INSTRUCTIONS FOR THE TASK |
All the entries that follow are to be returned exactly.

Segment Open

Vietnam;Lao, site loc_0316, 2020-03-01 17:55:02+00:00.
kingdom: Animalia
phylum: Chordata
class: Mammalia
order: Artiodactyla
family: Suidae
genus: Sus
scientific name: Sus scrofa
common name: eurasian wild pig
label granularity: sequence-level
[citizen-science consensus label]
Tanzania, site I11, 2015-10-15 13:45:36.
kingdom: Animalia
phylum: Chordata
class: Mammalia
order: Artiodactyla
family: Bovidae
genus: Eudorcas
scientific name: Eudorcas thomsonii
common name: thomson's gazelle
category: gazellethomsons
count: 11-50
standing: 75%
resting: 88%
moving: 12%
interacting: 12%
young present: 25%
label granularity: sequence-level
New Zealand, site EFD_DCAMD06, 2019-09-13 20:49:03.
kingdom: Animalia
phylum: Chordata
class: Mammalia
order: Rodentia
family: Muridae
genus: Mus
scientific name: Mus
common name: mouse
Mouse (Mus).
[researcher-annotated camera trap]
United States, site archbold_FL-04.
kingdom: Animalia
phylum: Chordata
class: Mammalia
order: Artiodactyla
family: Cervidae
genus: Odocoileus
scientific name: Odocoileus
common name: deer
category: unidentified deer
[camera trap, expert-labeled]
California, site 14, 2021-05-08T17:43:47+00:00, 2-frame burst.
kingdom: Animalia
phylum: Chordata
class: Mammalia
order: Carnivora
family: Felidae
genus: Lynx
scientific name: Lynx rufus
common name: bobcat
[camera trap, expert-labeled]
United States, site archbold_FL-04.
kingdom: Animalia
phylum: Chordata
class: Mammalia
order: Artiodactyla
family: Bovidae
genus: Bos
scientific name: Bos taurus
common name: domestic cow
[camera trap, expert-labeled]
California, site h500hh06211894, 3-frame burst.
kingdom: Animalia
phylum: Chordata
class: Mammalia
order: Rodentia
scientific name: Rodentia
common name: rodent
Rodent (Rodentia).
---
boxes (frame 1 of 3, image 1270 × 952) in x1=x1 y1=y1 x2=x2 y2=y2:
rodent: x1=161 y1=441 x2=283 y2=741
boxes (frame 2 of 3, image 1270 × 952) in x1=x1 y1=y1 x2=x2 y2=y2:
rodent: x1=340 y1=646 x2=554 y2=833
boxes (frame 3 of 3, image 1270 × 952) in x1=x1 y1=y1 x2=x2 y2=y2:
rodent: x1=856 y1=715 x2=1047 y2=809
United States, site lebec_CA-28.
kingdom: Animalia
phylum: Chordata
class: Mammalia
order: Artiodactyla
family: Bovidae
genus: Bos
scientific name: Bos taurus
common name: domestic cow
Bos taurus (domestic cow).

Segment Closed

WRITTEN RESPONSE |
Vietnam;Lao, site loc_0316, 2020-03-01 17:55:02+00:00.
kingdom: Animalia
phylum: Chordata
class: Mammalia
order: Artiodactyla
family: Suidae
genus: Sus
scientific name: Sus scrofa
common name: eurasian wild pig
label granularity: sequence-level
[citizen-science consensus label]
Tanzania, site I11, 2015-10-15 13:45:36.
kingdom: Animalia
phylum: Chordata
class: Mammalia
order: Artiodactyla
family: Bovidae
genus: Eudorcas
scientific name: Eudorcas thomsonii
common name: thomson's gazelle
category: gazellethomsons
count: 11-50
standing: 75%
resting: 88%
moving: 12%
interacting: 12%
young present: 25%
label granularity: sequence-level
New Zealand, site EFD_DCAMD06, 2019-09-13 20:49:03.
kingdom: Animalia
phylum: Chordata
class: Mammalia
order: Rodentia
family: Muridae
genus: Mus
scientific name: Mus
common name: mouse
Mouse (Mus).
[researcher-annotated camera trap]
United States, site archbold_FL-04.
kingdom: Animalia
phylum: Chordata
class: Mammalia
order: Artiodactyla
family: Cervidae
genus: Odocoileus
scientific name: Odocoileus
common name: deer
category: unidentified deer
[camera trap, expert-labeled]
California, site 14, 2021-05-08T17:43:47+00:00, 2-frame burst.
kingdom: Animalia
phylum: Chordata
class: Mammalia
order: Carnivora
family: Felidae
genus: Lynx
scientific name: Lynx rufus
common name: bobcat
[camera trap, expert-labeled]
United States, site archbold_FL-04.
kingdom: Animalia
phylum: Chordata
class: Mammalia
order: Artiodactyla
family: Bovidae
genus: Bos
scientific name: Bos taurus
common name: domestic cow
[camera trap, expert-labeled]
California, site h500hh06211894, 3-frame burst.
kingdom: Animalia
phylum: Chordata
class: Mammalia
order: Rodentia
scientific name: Rodentia
common name: rodent
Rodent (Rodentia).
---
boxes (frame 1 of 3, image 1270 × 952) in x1=x1 y1=y1 x2=x2 y2=y2:
rodent: x1=161 y1=441 x2=283 y2=741
boxes (frame 2 of 3, image 1270 × 952) in x1=x1 y1=y1 x2=x2 y2=y2:
rodent: x1=340 y1=646 x2=554 y2=833
boxes (frame 3 of 3, image 1270 × 952) in x1=x1 y1=y1 x2=x2 y2=y2:
rodent: x1=856 y1=715 x2=1047 y2=809
United States, site lebec_CA-28.
kingdom: Animalia
phylum: Chordata
class: Mammalia
order: Artiodactyla
family: Bovidae
genus: Bos
scientific name: Bos taurus
common name: domestic cow
Bos taurus (domestic cow).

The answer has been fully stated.